The results obtained through our implementation of Detectron2 have demonstrated the ability to accurately segment and detect target structures in ultrasound images. The segmentation area and bounding box generated by the model provide precise localisation of the needle parts, vessels, and nerves. The detection names assigned to these objects allow for easy differentiation and categorization of different types of object classes.

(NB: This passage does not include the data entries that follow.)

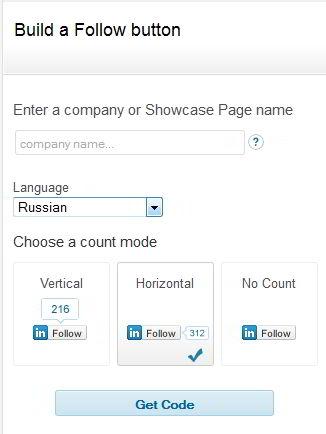 Как вставить кнопку Подписаться на обновления компании в LinkedIn в сайт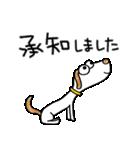 犬のウッピー2(敬語編)(個別スタンプ:02)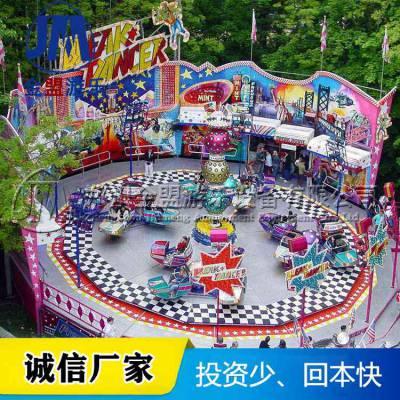 霹雳转盘 儿童游乐场设备厂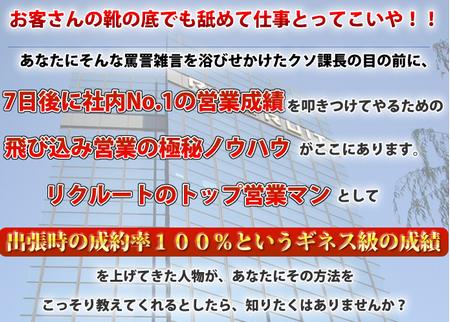 礒崎式トップ営業マン養成マニュアル
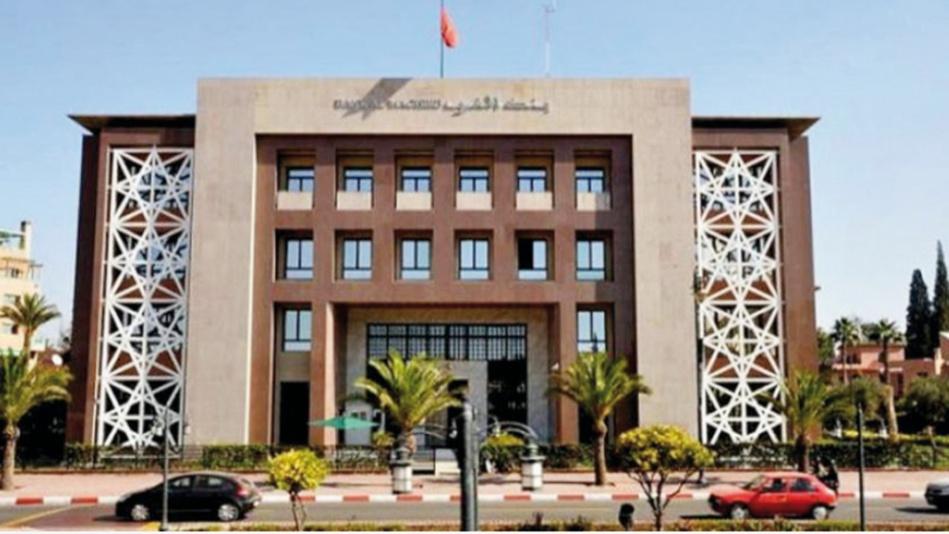 بنك المغرب يعد بأيام عصيبة على الاقتصاد المغربي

Furthermore, the confidence percentage associated with each detection provides a measure of the model’s certainty in its predictions. This information can be crucial in determining the reliability of the detected structures and guiding further decision-making in ultrasound-guided procedures.
There are several advantages to applying deep learning to the recognition of medical images. In clinical practice, targets viewed on ultrasound may have subtle variations in shape, orientation, or colour [
33,
34]. Occasionally, the target may be partially occluded or deformed (e.g., tenting of a vessel by an echogenic needle). The DL model is able to tolerate these deformations in the object and still identify the target with a high confidence percentage. Furthermore, the program allows for a high noise level, which is particularly suitable for ultrasound-guided procedures, where there may be significant variability in the users’ skill, the intrinsic composition of subjects’ tissue, and ultrasound systems’ image reconstruction algorithms resulting in the variable quality of ultrasound images [
33,
34]. The program can process the images at a reasonable recognition speed of 200 ms per a 1000 × 1000 pixel image. Being able to provide near-instant feedback to the user is crucial to ensure the procedure is executed safely, and performance feedback is received in a timely manner.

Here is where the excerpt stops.